Breathing plays its part as well.
 

Kriss E

Registered User
May 3, 2007
55,329
20,272
Jeddah
Yeah I do them standing too. Sitting is cheating as the cushion helps stabilize your back imo, but yeah, if it doesn’t feel right and ur form feels a bit compromised it is best to deload and get it right.
It's not cheating really. There is no such thing as cheating. Can you lift the weight? Well then you did it. Does it help you lift more? Great, the heavier you move the stronger you will become, that's all there is to it.
In the bench press, if you know how to properly do it, you take full advantage of the cushion as you should be driving your upper back into as much as possible to press the bar back up.
Powerlifters are the masters at this, how they arch their back, position their hands, brace and drive their backs into the bench doesn't make them cheaters. It makes them the strongest bench pressers on the planet.

However, if you're arching doing a seated overhead press, well you're messing up your form completely.
Seated OH Press is meant to partially remove your lower body engagement from giving you any support making it more difficult to press the bar up. You're supposed to brace your core making your back straighter as you press the bar up.

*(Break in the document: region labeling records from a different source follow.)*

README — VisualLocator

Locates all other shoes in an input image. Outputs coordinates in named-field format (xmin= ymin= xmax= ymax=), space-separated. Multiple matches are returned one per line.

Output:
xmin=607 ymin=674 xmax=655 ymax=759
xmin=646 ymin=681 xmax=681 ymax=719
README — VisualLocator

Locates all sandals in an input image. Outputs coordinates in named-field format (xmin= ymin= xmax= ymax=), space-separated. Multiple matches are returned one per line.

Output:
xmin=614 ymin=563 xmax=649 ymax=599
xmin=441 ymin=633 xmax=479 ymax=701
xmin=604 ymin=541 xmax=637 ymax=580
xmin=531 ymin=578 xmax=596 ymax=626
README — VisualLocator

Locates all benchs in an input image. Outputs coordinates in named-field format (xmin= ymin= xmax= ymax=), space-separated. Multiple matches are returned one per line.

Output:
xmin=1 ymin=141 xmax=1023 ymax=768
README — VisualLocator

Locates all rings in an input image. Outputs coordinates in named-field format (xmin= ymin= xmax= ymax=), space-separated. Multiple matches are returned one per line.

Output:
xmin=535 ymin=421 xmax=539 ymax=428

If you're arching to wear your lower back is completely off the back support, well you're not doing it right.
To make it even more hard, in come the ''Z Press'', which is a floor seated overhead press exercise, this one entirely removes any type of support from your lower body.

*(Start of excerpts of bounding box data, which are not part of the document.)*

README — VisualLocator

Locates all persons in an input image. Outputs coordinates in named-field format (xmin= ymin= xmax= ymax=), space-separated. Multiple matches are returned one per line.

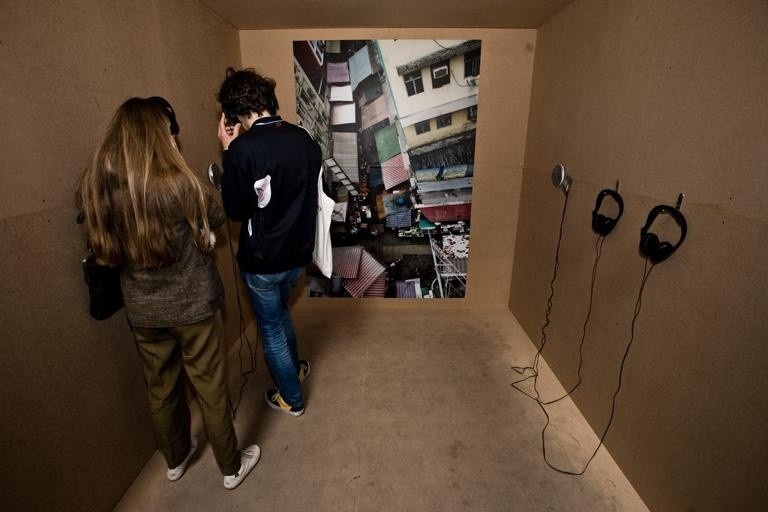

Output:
xmin=215 ymin=66 xmax=323 ymax=416
xmin=74 ymin=96 xmax=264 ymax=490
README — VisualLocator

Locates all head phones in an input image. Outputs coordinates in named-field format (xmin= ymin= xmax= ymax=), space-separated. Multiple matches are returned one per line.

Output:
xmin=220 ymin=72 xmax=279 ymax=124
xmin=143 ymin=96 xmax=182 ymax=152
xmin=639 ymin=204 xmax=687 ymax=264
xmin=591 ymin=189 xmax=624 ymax=236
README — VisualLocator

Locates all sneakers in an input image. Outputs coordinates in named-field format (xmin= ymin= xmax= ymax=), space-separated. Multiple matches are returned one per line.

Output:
xmin=166 ymin=436 xmax=200 ymax=482
xmin=295 ymin=359 xmax=311 ymax=384
xmin=264 ymin=386 xmax=305 ymax=419
xmin=222 ymin=444 xmax=263 ymax=491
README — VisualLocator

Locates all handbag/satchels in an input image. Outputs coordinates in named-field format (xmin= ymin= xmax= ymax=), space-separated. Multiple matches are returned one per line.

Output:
xmin=81 ymin=251 xmax=126 ymax=321
xmin=297 ymin=125 xmax=338 ymax=282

In the standing OH press, you get the support from your lower body, you're supposed to be driving your heels down, squeezing your legs and glutes before you start the pressing motion. Too many people just think ''press bar up'' and don't realize there is so much more you're supposed to do.
 

Lebowski

El Duderino
Dec 5, 2010
17,585
5,218
Just signed up to World Gym..first serious workout in a gym in almost 6 months...the last time I went that long is probably back when I was 14...never felt so out of shape but happy I still have decent strength in me.
I can barely walk just 2h after my leg session..

A- Leg press 4x8
B- Back squats 4x 4@52X1 + 4@10X1
C1- Leg extensions 3x15
C2- GHD sit ups 3x15
D1- Good Mornings 3x10
D2- Kettlebell Swings 3x10
E1- Assault Bike sprints 10cals
E2- Hanging knee tucks x10
E3- KB Side bends x10 per side

Feels so good.

That’s a bit much after a 6 months lay off, no? :laugh:

I think my first leg day after the gyms reopened, I did 5x5 squats and one calf raise exercise and my legs were done for like a week.
 

Lshap

Hardline Moderate
Jun 6, 2011
27,450
25,395
Montreal
Any of you guys been back to the gym? I'd guess everyone's masked, which might be fine for weights but is totally impossible for running on a treadmill.
 

Lebowski

El Duderino
Dec 5, 2010
17,585
5,218
Any of you guys been back to the gym? I'd guess everyone's masked, which might be fine for weights but is totally impossible for running on a treadmill.

The place where I go to, you need a mask when coming into the gym and in common areas, but otherwise you’re free to remove it while working out as long as you respect the distanciation rules.

It hasn’t been much of a hassle for me, but some other gyms may enforce more strict rules.